In June, Lucia settled his case after eight years of litigation that went all the way to the Supreme Court. He argued before the high court that SEC administrative law judges who preside over enforcement proceedings were unconstitutional and biased against defendants.
In 2018, the Supreme Court ruled that SEC judges were improperly appointed and that many cases before ALJs, including Lucia’s, should be retried.
The SEC then issued an order ratifying the appointment of six administrative law judges to comply with the Supreme Court ruling and gave respondents in about 130 cases the opportunity for a rehearing before a new judge.
The outcomes of “do-over” cases can be far different than the original judgment.
Lucia, for instance, agreed to a $25,000 fine and was granted the ability to reapply immediately for return to the financial industry.
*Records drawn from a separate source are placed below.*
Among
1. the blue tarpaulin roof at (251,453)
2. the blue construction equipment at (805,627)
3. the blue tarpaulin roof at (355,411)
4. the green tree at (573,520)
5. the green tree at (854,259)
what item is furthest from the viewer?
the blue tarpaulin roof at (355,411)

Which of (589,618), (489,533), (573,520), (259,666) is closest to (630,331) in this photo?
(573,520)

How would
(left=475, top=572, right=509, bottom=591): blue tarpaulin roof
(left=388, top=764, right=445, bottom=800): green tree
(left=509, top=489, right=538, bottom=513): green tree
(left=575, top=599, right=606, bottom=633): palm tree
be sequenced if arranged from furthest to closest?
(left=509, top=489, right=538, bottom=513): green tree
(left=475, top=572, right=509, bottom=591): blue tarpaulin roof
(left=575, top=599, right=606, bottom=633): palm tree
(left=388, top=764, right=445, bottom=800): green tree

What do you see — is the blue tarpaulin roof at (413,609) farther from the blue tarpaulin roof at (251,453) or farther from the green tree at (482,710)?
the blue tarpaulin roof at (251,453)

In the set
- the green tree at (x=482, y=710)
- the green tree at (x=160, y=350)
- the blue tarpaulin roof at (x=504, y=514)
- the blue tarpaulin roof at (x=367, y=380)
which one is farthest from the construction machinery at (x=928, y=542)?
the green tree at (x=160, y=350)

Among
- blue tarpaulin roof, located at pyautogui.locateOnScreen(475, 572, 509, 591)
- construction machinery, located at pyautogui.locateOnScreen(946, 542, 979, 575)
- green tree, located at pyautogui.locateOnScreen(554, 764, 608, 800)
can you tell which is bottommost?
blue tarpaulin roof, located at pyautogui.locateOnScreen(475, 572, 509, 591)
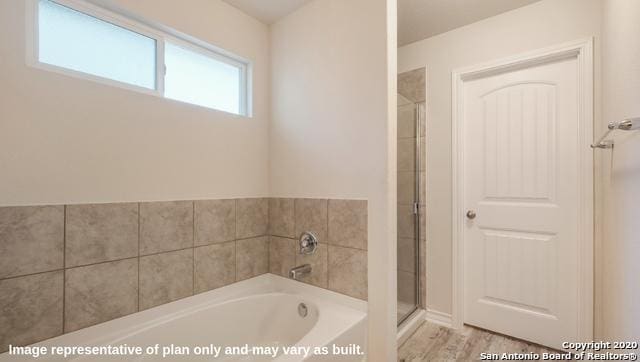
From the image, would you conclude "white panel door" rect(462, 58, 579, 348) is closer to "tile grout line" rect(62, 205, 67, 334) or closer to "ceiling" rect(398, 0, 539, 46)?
"ceiling" rect(398, 0, 539, 46)

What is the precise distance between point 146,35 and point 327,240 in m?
1.57

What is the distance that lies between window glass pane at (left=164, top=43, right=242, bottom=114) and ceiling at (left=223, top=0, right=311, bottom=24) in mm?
390

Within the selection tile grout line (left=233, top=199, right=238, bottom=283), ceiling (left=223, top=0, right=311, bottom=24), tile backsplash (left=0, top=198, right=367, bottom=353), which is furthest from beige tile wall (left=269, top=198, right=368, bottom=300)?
ceiling (left=223, top=0, right=311, bottom=24)

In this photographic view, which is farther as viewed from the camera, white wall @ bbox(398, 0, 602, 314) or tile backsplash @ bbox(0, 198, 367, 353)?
white wall @ bbox(398, 0, 602, 314)

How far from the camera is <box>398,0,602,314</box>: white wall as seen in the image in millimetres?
2016

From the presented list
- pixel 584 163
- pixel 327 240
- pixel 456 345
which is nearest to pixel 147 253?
pixel 327 240

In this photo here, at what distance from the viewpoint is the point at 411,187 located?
7.52 feet

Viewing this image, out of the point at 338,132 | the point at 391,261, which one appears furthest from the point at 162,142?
the point at 391,261

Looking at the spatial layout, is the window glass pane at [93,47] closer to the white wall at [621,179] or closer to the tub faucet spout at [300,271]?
the tub faucet spout at [300,271]

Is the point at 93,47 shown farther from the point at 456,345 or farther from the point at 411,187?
the point at 456,345

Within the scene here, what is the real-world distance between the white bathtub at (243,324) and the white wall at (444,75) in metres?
1.06

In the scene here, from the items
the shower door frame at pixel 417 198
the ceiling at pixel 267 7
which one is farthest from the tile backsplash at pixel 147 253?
the ceiling at pixel 267 7

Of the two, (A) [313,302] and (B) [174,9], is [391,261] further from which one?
(B) [174,9]

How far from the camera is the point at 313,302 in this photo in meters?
1.71
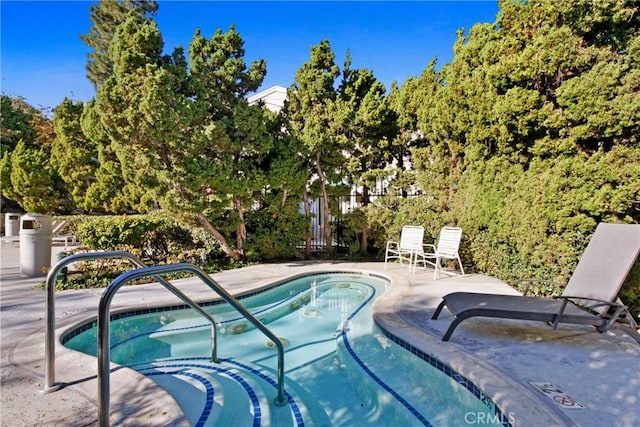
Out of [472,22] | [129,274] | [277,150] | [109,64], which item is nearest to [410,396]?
[129,274]

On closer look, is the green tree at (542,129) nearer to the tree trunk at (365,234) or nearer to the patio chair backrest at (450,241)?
the patio chair backrest at (450,241)

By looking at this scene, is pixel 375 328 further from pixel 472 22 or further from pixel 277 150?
pixel 472 22

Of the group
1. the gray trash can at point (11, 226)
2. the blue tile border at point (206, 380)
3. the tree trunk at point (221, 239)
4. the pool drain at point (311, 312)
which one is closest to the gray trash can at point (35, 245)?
the tree trunk at point (221, 239)

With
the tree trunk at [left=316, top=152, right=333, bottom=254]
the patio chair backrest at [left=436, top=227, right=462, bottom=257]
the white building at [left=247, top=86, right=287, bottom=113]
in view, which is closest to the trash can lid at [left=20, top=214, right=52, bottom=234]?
the tree trunk at [left=316, top=152, right=333, bottom=254]

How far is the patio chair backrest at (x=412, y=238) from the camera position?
811cm

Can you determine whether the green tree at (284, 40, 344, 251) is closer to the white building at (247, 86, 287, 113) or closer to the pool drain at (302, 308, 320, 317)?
the pool drain at (302, 308, 320, 317)

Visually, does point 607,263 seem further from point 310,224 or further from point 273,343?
point 310,224

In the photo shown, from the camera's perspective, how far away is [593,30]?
5.51 meters

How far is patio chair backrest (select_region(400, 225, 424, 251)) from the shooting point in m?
8.11

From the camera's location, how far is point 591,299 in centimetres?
363

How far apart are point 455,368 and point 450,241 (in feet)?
15.5

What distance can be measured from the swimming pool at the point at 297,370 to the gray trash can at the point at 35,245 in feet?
13.1
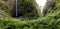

That compares to the original lifetime bar and $300,000 penalty handed down by the first SEC judge to hear his case. Lucia neither admitted to nor denied the charges.
A similar lighter punishment was secured by Ian Oliver Mausner, the founder of J.S. Oliver Capital Management. In a 2014 ALJ decision, the firm was fined $15 million and had its license revoked for an alleged cherry-picking fraud involving hedge fund trades. Mausner was fined $3 million and barred from the industry.
Mausner secured much better terms in a settlement last year with the agency. Under the order, Mausner neither admitted to nor denied the charges and agreed to pay $669,965 in disgorgement. He can apply to reenter the financial industry in two years.
“The victory in the Supreme Court in the Lucia case gave me a little more leverage to negotiate a settlement that was more palatable to me to put this behind me,” said Mausner, who maintains his innocence.
Mausner is now chief executive of three firms — Evolution Monday Management and Financial Advisory Services, The Cryptocurrency Growth Fund and Divorce & Relationship Consulting. He said he does not have advisory clients nor does he manage money.
Other cases being retried could result in more favorable outcomes for the respondents, said Margaret A. Little, senior litigation counsel at the New Civil Liberties Alliance. The group represented Lucia.
“It’s certainly true in Ray’s case,” Little said. “It would not surprise me if other cases settle for lower penalties than those originally assessed by the first ALJ.”
Relitigating a case can drain both the SEC, whose enforcement resources are consistently stretched, and defendants, who can tire of the cost and time required in legal proceedings. Resolving the case can result in a partial victory for both sides.
“If the SEC is willing to come down significantly to something financially that makes sense, a lot of defendants would take that settlement,” said Jack Yoskowitz, a litigation partner at Seward & Kissel.
An SEC spokesman was not immediately available for comment.
The Supreme Court ruling and the SEC’s reappointment of ALJs hasn’t assuaged critics of the system, who say it gives the SEC a strong home court advantage in adjudicated enforcement cases.
Little said the ALJ system continues to suffer from defects, such as “unconstitutional multiple layers of tenure protection, agency bias, government-favoring burdens of proof [and] lack of evidentiary and procedural protections” available in federal courts.